Postby Fallen_Angel73 » Sun Jul 01, 2012 5:39 am

UberGonzo wrote:The question becomes how do I fix this? I can't read people very well in many ways thus my difficulty in choosing appropriate partners. Another part of the issue is many do not share my ideals or at least tolerate them. It becomes a "change or else" ultimatum sooner or later.

This is a key question in my life too. Maybe even more so... The basic difference in practice is that you have made bad choices, I have made none. One actually. I was willing to make my life better to be with her. I was glad that I wanted to make my life better. I had a plan. She was part of it, and she kept me going. But she couldn't let me in.

She needed me to be unreal. So I had to be unreal... I fear she may become a ghost like everyone else is. I know she will... She was the mirror where I looked to see myself. No mirror, no self to be seen. Now the closest thing I have to my self is anagram. I don't like to be called by my birth name. It sounds odd to me. I don't like to be called by my old screen name either. Ana... nice ring to it... I guess I was thinking of it when I came up with this pseudonym.

I've been wondering my whole life how to make a good choice. Most girls I've been attracted to somehow, uncannily, made me feel really bad. I had to stay away from them. There have been exceptions. (Unsurprisingly, Ana is the name of one of them...) But no real progress. I've been studying my own feelings of attraction and trying to understand what is wrong and what is right with them. There must be some truth there.

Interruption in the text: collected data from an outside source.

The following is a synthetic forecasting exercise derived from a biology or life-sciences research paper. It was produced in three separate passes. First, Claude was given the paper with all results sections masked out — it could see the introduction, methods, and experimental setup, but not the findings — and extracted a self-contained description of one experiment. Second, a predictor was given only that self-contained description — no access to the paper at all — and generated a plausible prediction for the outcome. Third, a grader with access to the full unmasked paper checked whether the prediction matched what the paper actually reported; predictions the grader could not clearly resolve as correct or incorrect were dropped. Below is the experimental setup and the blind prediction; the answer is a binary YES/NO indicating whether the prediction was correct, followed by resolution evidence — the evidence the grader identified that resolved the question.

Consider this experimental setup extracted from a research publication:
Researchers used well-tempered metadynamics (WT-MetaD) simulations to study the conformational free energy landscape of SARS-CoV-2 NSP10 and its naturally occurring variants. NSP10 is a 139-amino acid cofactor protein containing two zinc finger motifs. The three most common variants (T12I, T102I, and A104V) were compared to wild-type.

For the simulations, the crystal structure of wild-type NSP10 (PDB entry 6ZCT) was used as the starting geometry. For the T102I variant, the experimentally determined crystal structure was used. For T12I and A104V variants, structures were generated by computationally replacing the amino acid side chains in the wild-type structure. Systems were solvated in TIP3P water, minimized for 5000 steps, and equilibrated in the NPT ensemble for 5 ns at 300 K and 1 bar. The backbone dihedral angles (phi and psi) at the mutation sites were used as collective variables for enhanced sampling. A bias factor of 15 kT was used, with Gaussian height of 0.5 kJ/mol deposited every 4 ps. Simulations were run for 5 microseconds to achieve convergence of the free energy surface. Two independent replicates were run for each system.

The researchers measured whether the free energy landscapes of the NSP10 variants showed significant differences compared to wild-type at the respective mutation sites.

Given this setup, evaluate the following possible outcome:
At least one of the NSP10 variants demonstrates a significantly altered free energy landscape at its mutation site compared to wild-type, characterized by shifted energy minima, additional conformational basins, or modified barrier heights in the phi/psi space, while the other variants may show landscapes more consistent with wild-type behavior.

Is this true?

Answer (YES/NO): NO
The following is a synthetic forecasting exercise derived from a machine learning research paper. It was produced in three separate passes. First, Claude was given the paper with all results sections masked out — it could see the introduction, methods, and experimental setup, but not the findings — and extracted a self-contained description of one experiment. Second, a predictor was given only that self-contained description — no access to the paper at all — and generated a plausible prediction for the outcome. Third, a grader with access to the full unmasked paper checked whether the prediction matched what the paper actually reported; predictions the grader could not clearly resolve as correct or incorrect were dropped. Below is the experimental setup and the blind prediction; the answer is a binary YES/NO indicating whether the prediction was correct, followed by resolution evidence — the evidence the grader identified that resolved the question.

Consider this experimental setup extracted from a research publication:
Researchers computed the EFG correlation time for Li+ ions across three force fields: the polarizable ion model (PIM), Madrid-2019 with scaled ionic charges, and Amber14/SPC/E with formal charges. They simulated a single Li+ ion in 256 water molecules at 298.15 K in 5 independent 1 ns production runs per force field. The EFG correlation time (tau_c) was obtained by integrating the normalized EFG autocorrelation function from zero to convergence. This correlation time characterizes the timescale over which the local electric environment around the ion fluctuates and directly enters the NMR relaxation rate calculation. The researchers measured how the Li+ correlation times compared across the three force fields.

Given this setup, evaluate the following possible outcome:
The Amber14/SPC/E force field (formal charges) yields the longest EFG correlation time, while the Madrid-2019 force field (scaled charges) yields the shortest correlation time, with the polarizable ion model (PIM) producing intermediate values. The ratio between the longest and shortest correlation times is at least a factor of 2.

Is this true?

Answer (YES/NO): NO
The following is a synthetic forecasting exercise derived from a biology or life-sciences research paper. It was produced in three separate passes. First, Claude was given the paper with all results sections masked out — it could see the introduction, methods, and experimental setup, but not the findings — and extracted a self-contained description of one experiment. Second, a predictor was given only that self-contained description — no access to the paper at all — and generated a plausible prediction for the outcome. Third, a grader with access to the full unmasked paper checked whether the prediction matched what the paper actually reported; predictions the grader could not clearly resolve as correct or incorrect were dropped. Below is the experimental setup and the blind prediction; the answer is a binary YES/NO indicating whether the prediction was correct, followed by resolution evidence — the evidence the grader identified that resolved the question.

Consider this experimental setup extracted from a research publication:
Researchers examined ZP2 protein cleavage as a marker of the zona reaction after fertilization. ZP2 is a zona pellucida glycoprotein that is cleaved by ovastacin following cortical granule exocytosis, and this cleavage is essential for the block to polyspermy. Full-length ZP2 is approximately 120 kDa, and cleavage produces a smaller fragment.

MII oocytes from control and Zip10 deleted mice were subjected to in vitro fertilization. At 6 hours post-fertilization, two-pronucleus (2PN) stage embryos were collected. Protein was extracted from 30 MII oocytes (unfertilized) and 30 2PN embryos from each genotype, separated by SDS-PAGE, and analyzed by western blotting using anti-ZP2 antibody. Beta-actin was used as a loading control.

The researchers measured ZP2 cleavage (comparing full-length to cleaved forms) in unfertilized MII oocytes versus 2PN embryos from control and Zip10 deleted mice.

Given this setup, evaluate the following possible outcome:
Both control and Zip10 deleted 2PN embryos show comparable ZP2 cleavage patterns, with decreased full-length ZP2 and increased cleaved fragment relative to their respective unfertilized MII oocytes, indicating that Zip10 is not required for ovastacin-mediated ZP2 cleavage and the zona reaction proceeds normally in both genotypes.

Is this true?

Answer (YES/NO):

I'm attracted to warm, careless types. Women who seem to be drifting in the void like me. Sounds like a good thing to me. A good match. But why do I feel bad about it then?.. Or why can't I find them? Or how/where could/should I? I can't face all the ghosts out there while I seek for her. All these ghosts... it's frightening... I'm weak without her, because I'm not myself. I need to know where she is. I don't know where to look...

http://www.youtube.com/watch?v=-N2CaGp_6A0

In short, yes: how do we fix this? :?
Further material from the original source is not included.